Write out the entries verbatim and leave the images out of the copy.

(Spatial relationship records)
** START **

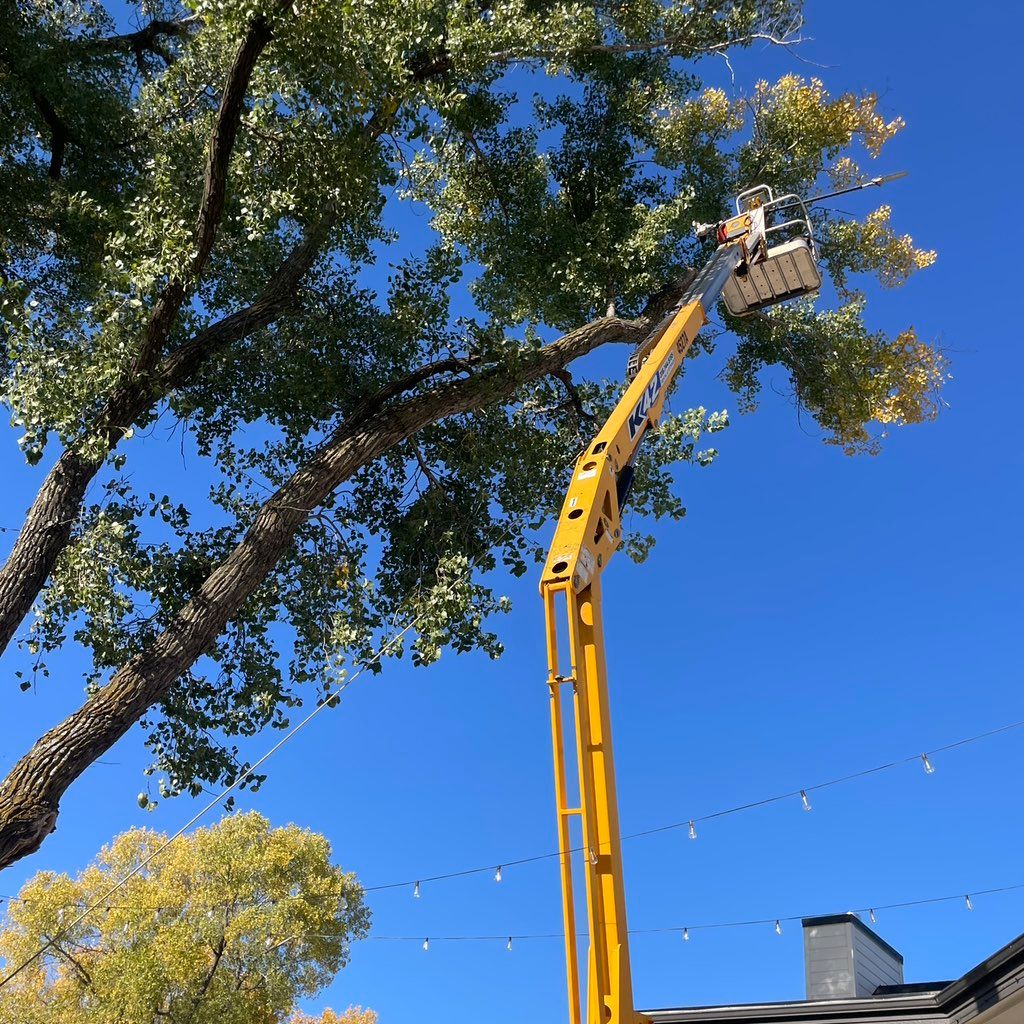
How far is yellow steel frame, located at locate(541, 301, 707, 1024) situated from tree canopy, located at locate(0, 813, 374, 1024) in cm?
1494

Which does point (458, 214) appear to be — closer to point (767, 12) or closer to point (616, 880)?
point (767, 12)

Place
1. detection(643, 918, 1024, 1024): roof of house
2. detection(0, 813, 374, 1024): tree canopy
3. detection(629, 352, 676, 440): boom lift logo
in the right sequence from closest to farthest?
detection(629, 352, 676, 440): boom lift logo < detection(643, 918, 1024, 1024): roof of house < detection(0, 813, 374, 1024): tree canopy

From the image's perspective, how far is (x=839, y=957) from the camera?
429 inches

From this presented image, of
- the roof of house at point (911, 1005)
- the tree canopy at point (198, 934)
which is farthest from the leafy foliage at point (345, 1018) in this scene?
the roof of house at point (911, 1005)

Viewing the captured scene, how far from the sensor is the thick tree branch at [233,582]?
6312mm

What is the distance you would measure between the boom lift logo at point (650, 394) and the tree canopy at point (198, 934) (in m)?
14.5

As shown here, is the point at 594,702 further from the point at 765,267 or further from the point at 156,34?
the point at 156,34

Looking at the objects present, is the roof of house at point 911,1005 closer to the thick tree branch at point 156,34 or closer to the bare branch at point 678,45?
the bare branch at point 678,45

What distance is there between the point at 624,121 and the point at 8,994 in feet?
63.3

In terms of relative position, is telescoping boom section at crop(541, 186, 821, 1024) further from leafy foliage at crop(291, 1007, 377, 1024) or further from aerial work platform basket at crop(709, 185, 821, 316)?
leafy foliage at crop(291, 1007, 377, 1024)

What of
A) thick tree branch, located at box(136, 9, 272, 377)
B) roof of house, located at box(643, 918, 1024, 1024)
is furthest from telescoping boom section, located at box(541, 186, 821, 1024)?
roof of house, located at box(643, 918, 1024, 1024)

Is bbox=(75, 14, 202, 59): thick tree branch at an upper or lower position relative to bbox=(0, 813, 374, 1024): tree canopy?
upper

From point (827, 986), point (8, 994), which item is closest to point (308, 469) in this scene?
point (827, 986)

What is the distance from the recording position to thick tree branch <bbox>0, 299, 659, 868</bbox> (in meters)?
6.31
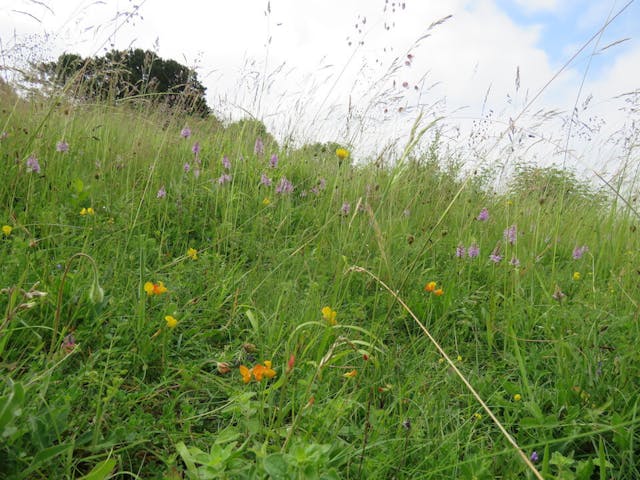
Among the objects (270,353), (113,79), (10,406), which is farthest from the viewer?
(113,79)

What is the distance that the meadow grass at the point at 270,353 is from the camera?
36.6 inches

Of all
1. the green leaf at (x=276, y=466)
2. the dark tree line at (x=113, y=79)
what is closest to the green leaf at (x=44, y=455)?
the green leaf at (x=276, y=466)

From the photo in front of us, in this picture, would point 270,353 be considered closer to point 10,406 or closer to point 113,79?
point 10,406

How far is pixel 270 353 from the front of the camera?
1.32 metres

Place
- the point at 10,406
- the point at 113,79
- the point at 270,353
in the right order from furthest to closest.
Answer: the point at 113,79 < the point at 270,353 < the point at 10,406

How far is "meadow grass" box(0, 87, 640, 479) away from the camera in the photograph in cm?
93

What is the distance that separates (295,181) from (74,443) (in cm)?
240

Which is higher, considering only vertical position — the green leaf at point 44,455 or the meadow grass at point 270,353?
the meadow grass at point 270,353

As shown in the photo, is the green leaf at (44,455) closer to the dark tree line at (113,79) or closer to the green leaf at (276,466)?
the green leaf at (276,466)

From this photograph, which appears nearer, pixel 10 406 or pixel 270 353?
pixel 10 406

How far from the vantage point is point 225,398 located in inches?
46.3

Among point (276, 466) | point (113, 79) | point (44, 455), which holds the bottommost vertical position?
point (44, 455)

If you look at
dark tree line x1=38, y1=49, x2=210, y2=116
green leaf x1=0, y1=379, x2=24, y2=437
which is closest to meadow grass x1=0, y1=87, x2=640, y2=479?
green leaf x1=0, y1=379, x2=24, y2=437

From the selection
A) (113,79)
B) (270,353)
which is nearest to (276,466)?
(270,353)
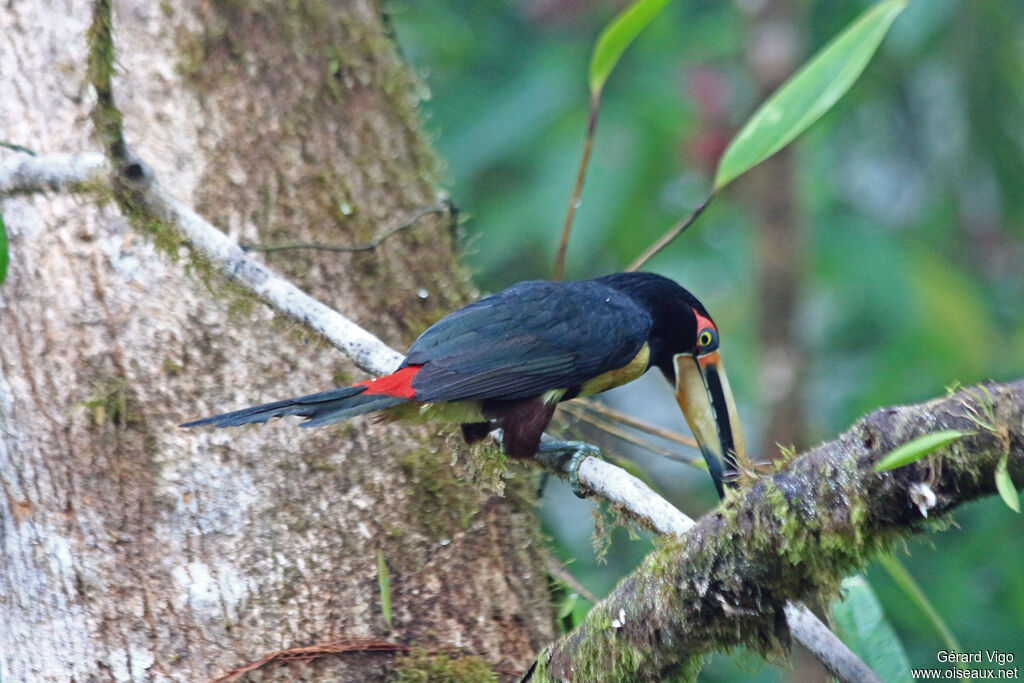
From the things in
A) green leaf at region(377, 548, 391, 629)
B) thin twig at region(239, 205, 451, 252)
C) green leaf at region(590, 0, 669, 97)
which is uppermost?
green leaf at region(590, 0, 669, 97)

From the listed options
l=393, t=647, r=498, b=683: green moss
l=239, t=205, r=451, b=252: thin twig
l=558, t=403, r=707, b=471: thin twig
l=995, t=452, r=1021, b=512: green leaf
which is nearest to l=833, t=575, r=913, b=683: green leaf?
l=558, t=403, r=707, b=471: thin twig

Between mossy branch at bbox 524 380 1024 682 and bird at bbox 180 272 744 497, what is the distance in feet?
1.98

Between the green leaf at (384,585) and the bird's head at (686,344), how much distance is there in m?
1.09

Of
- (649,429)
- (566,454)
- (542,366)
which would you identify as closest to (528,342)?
(542,366)

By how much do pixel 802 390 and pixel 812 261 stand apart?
0.74 metres

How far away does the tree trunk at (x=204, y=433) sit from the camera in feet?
6.86

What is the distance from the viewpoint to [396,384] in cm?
222

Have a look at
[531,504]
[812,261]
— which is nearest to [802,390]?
[812,261]

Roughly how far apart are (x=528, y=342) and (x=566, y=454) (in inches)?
12.7

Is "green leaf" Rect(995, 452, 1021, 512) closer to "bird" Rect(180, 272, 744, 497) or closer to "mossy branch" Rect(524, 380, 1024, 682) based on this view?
"mossy branch" Rect(524, 380, 1024, 682)

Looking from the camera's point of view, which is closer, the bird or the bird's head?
the bird

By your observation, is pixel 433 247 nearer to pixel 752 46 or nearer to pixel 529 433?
pixel 529 433

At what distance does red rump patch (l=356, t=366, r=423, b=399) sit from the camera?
218cm

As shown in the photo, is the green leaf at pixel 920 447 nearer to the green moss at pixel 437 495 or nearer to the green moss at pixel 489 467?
the green moss at pixel 489 467
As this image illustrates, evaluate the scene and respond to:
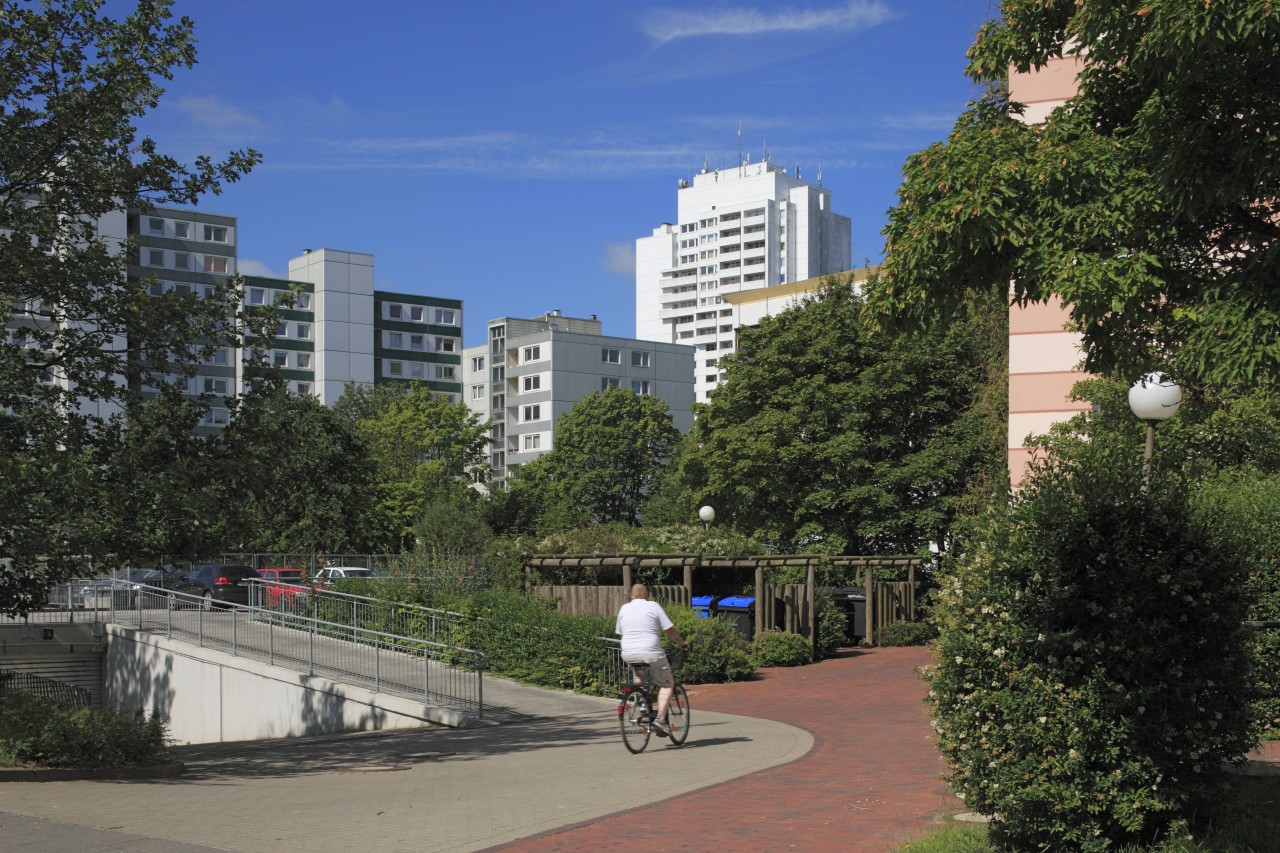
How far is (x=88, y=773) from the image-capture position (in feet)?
39.4

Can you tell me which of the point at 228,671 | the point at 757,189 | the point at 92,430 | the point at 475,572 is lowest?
the point at 228,671

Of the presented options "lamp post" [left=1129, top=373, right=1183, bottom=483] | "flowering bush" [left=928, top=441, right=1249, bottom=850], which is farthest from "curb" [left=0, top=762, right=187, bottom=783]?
"lamp post" [left=1129, top=373, right=1183, bottom=483]

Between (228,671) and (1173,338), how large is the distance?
21.6 m

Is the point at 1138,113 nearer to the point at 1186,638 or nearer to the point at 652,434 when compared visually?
the point at 1186,638

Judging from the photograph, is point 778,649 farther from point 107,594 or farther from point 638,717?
point 107,594

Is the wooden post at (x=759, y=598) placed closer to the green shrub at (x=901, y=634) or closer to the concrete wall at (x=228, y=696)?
the green shrub at (x=901, y=634)

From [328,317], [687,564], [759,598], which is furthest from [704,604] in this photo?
[328,317]

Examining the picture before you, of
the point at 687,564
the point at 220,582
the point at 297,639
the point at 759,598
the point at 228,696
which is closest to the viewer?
the point at 297,639

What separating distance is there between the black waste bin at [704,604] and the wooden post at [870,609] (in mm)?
5646

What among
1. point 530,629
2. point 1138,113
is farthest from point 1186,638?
point 530,629

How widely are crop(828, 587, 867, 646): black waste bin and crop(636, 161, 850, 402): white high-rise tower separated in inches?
5521

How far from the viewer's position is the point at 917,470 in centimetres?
4112

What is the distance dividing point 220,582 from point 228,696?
1912 centimetres

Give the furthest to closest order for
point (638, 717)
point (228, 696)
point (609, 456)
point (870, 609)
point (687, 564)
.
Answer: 1. point (609, 456)
2. point (870, 609)
3. point (687, 564)
4. point (228, 696)
5. point (638, 717)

** END **

▸ **Exercise output**:
How far is yellow steel frame, located at locate(541, 301, 707, 1024) situated from tree canopy, located at locate(0, 813, 374, 1024) in cm?
1494

Which does point (458, 214) appear to be — closer to point (767, 12) or closer to point (616, 880)?
point (767, 12)

Place
1. detection(643, 918, 1024, 1024): roof of house
2. detection(0, 813, 374, 1024): tree canopy
3. detection(629, 352, 676, 440): boom lift logo
in the right sequence from closest to farthest?
detection(629, 352, 676, 440): boom lift logo < detection(643, 918, 1024, 1024): roof of house < detection(0, 813, 374, 1024): tree canopy

From the image's perspective, how far is (x=839, y=957) from the camera?
429 inches

From this presented image, of
- the roof of house at point (911, 1005)
- the tree canopy at point (198, 934)
which is farthest from the leafy foliage at point (345, 1018) in this scene?
the roof of house at point (911, 1005)

Viewing the captured scene, how far from the sensor is the thick tree branch at [233,582]?
6312mm

What is the distance you would measure between the boom lift logo at point (650, 394) and the tree canopy at point (198, 934) (in m)?
14.5

As shown here, is the point at 594,702 further from the point at 765,267 or further from the point at 156,34?
the point at 156,34

Looking at the objects present, is the roof of house at point 911,1005 closer to the thick tree branch at point 156,34 or closer to the bare branch at point 678,45?
the bare branch at point 678,45

What distance is there between the point at 624,121 and the point at 8,994 in feet?
63.3

In terms of relative position, is telescoping boom section at crop(541, 186, 821, 1024) further from leafy foliage at crop(291, 1007, 377, 1024) or further from aerial work platform basket at crop(709, 185, 821, 316)?
leafy foliage at crop(291, 1007, 377, 1024)

What of
A) thick tree branch, located at box(136, 9, 272, 377)
B) roof of house, located at box(643, 918, 1024, 1024)
is furthest from telescoping boom section, located at box(541, 186, 821, 1024)?
roof of house, located at box(643, 918, 1024, 1024)

Is bbox=(75, 14, 202, 59): thick tree branch at an upper or lower position relative to bbox=(0, 813, 374, 1024): tree canopy?
upper

From point (827, 986), point (8, 994), which item is closest to point (308, 469) in this scene?
point (827, 986)

What is the distance from the recording position to thick tree branch <bbox>0, 299, 659, 868</bbox> (in meters)?
6.31
Among the objects (270,353), (113,79), (10,406), which is farthest from the viewer?
(113,79)

What is the distance that the meadow grass at the point at 270,353 is from the camera?
36.6 inches

Of all
1. the green leaf at (x=276, y=466)
2. the dark tree line at (x=113, y=79)
what is closest to the green leaf at (x=44, y=455)?
the green leaf at (x=276, y=466)

From the photo in front of us, in this picture, would point 270,353 be considered closer to point 10,406 or closer to point 113,79?
point 10,406

How far is pixel 270 353 from the front of the camera?
1.32 metres

Place
- the point at 10,406
- the point at 113,79
- the point at 270,353
in the right order from furthest to closest.
Answer: the point at 113,79 < the point at 270,353 < the point at 10,406

How far is "meadow grass" box(0, 87, 640, 479) away from the camera in the photograph in cm?
93

What is the distance that separates (295,181) from (74,443) (in cm)?
240

Which is higher, considering only vertical position — the green leaf at point 44,455 or the meadow grass at point 270,353?
the meadow grass at point 270,353

As shown in the photo, is the green leaf at (44,455) closer to the dark tree line at (113,79) or closer to the green leaf at (276,466)?
the green leaf at (276,466)

From this photograph, which appears nearer, pixel 10 406 or pixel 270 353?
pixel 10 406

How far from the vantage point is point 225,398 located in inches?
46.3

Among point (276, 466) | point (113, 79) | point (44, 455), which holds the bottommost vertical position?
point (44, 455)

If you look at
dark tree line x1=38, y1=49, x2=210, y2=116
green leaf x1=0, y1=379, x2=24, y2=437
which is closest to meadow grass x1=0, y1=87, x2=640, y2=479?
green leaf x1=0, y1=379, x2=24, y2=437

From the selection
A) (113,79)
B) (270,353)
which is nearest to (276,466)?
(270,353)
From the things in
A) green leaf at region(377, 548, 391, 629)
B) thin twig at region(239, 205, 451, 252)
C) green leaf at region(590, 0, 669, 97)
which is uppermost?
green leaf at region(590, 0, 669, 97)

From the listed options
l=393, t=647, r=498, b=683: green moss
l=239, t=205, r=451, b=252: thin twig
l=558, t=403, r=707, b=471: thin twig
l=995, t=452, r=1021, b=512: green leaf
which is nearest to l=833, t=575, r=913, b=683: green leaf?
l=558, t=403, r=707, b=471: thin twig

Between mossy branch at bbox 524 380 1024 682 and bird at bbox 180 272 744 497, what is the distance in feet?
1.98

Between the green leaf at (384,585) and the bird's head at (686,344), how much distance is there in m?
1.09

Of
- (649,429)
- (566,454)
- (542,366)
which would you identify as closest to (528,342)?
(542,366)

By how much do pixel 802 390 and pixel 812 261 stand apart?
0.74 metres

How far away does the tree trunk at (x=204, y=433) sit from the camera in feet?
6.86

What is the distance from the viewpoint to [396,384] in cm?
222

Have a look at
[531,504]
[812,261]
— which is nearest to [802,390]?
[812,261]

Roughly how far apart are (x=528, y=342) and (x=566, y=454) (in inches)?
12.7

Is "green leaf" Rect(995, 452, 1021, 512) closer to "bird" Rect(180, 272, 744, 497) or closer to "mossy branch" Rect(524, 380, 1024, 682) based on this view?
"mossy branch" Rect(524, 380, 1024, 682)

Looking from the camera's point of view, which is closer, the bird or the bird's head?
the bird

By your observation, is pixel 433 247 nearer to pixel 752 46 or nearer to pixel 529 433?
pixel 529 433

At what distance does red rump patch (l=356, t=366, r=423, b=399) sit from the camera?
218cm

As shown in the photo, is the green leaf at pixel 920 447 nearer to the green moss at pixel 437 495 or nearer to the green moss at pixel 489 467?
the green moss at pixel 489 467
As this image illustrates, evaluate the scene and respond to:
How far is (x=88, y=773) from the image-capture position (in feet)?
39.4

Can you tell me which of the point at 228,671 | the point at 757,189 | the point at 92,430 | the point at 475,572 is lowest?
the point at 228,671

Of the presented options "lamp post" [left=1129, top=373, right=1183, bottom=483] | "flowering bush" [left=928, top=441, right=1249, bottom=850], which is farthest from "curb" [left=0, top=762, right=187, bottom=783]?
"lamp post" [left=1129, top=373, right=1183, bottom=483]

Between (228,671) and (1173,338), how large is the distance?
21.6 m

Is the point at 1138,113 nearer to the point at 1186,638 or nearer to the point at 652,434 when compared visually?
the point at 1186,638

Judging from the photograph, is point 778,649 farther from point 107,594 or farther from point 638,717?
point 107,594

Is the wooden post at (x=759, y=598) placed closer to the green shrub at (x=901, y=634) or closer to the concrete wall at (x=228, y=696)?
the green shrub at (x=901, y=634)

From [328,317], [687,564], [759,598], which is furthest from [704,604] in this photo?
[328,317]

Examining the picture before you, of
the point at 687,564
the point at 220,582
the point at 297,639
the point at 759,598
the point at 228,696
which is closest to the viewer?
the point at 297,639

What separating distance is there between the black waste bin at [704,604] and the wooden post at [870,609] (in mm)?
5646

What among
1. point 530,629
2. point 1138,113
is farthest from point 1186,638?
point 530,629

How widely are crop(828, 587, 867, 646): black waste bin and crop(636, 161, 850, 402): white high-rise tower separated in inches?
5521

How far from the viewer's position is the point at 917,470 in centimetres?
4112

What is the distance dividing point 220,582 from point 228,696?
1912 centimetres

Give the furthest to closest order for
point (638, 717)
point (228, 696)
point (609, 456)
point (870, 609)
point (687, 564)
.
Answer: 1. point (609, 456)
2. point (870, 609)
3. point (687, 564)
4. point (228, 696)
5. point (638, 717)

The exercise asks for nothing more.